• **Excerpted data**
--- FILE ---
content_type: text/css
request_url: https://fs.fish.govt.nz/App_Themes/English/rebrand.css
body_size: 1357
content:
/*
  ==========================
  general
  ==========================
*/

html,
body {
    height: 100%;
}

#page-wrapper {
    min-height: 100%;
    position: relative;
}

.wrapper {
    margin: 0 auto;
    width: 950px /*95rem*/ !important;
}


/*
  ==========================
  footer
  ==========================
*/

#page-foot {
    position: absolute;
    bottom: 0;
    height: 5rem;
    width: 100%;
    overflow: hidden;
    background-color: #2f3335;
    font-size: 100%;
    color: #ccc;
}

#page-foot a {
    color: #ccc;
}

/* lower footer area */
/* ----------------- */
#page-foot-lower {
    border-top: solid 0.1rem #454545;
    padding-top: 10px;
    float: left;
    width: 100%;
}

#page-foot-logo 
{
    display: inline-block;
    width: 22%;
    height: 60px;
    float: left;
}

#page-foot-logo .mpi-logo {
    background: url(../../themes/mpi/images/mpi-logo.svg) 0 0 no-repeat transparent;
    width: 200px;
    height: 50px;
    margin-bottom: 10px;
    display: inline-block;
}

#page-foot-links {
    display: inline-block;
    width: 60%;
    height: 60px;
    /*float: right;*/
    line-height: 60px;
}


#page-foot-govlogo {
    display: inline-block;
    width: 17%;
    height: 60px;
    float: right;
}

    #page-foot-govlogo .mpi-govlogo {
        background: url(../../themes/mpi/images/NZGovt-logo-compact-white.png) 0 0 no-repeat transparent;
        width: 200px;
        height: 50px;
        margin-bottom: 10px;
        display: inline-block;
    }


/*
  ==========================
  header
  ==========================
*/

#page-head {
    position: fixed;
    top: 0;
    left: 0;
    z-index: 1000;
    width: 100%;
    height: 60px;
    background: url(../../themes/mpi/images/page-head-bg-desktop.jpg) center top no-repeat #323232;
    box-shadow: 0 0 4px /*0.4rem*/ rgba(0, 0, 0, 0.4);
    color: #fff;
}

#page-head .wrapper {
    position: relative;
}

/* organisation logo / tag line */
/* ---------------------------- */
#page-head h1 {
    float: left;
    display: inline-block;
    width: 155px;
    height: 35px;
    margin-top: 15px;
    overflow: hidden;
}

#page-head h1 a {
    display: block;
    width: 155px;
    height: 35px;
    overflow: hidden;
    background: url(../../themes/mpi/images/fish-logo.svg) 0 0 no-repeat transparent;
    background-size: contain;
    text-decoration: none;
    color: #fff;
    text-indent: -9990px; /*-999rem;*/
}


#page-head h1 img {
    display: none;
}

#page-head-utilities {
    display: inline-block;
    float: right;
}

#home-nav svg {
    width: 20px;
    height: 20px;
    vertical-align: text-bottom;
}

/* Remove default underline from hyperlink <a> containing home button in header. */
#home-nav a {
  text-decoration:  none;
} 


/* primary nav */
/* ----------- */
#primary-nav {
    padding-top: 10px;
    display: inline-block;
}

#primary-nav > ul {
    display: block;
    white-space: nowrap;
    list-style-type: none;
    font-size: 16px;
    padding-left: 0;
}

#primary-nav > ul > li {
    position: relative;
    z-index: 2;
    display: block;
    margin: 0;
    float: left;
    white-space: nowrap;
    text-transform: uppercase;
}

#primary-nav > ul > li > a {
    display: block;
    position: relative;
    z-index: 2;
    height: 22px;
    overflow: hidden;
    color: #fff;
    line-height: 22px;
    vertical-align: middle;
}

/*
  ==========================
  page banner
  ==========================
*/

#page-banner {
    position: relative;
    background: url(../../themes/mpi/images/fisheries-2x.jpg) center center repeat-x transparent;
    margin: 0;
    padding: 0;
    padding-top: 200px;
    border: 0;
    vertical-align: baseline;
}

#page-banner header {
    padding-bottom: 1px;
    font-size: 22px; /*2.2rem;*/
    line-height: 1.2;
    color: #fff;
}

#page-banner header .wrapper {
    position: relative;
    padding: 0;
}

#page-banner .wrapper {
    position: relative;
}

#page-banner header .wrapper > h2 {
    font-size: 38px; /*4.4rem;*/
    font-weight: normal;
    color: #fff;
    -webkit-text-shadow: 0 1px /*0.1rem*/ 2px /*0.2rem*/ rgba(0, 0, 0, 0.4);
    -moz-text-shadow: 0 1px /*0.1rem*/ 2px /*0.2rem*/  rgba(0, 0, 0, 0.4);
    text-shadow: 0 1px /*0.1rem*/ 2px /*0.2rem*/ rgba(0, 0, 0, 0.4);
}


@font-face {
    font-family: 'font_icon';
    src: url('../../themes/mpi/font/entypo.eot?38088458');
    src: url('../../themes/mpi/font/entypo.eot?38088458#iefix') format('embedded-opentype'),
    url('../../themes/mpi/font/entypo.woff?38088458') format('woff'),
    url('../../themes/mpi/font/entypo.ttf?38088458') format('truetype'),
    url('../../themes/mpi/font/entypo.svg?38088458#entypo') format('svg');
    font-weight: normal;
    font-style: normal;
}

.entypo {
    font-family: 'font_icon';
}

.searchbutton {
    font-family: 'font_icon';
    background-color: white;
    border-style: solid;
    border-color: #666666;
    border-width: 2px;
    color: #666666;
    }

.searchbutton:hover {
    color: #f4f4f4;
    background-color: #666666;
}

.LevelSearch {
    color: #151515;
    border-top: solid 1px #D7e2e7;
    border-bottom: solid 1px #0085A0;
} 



• **Directions**
Should a line in the material contain "padding", copy it.

• **Solution**
    padding-top: 10px;
    padding-top: 10px;
    padding-left: 0;
    padding: 0;
    padding-top: 200px;
    padding-bottom: 1px;
    padding: 0;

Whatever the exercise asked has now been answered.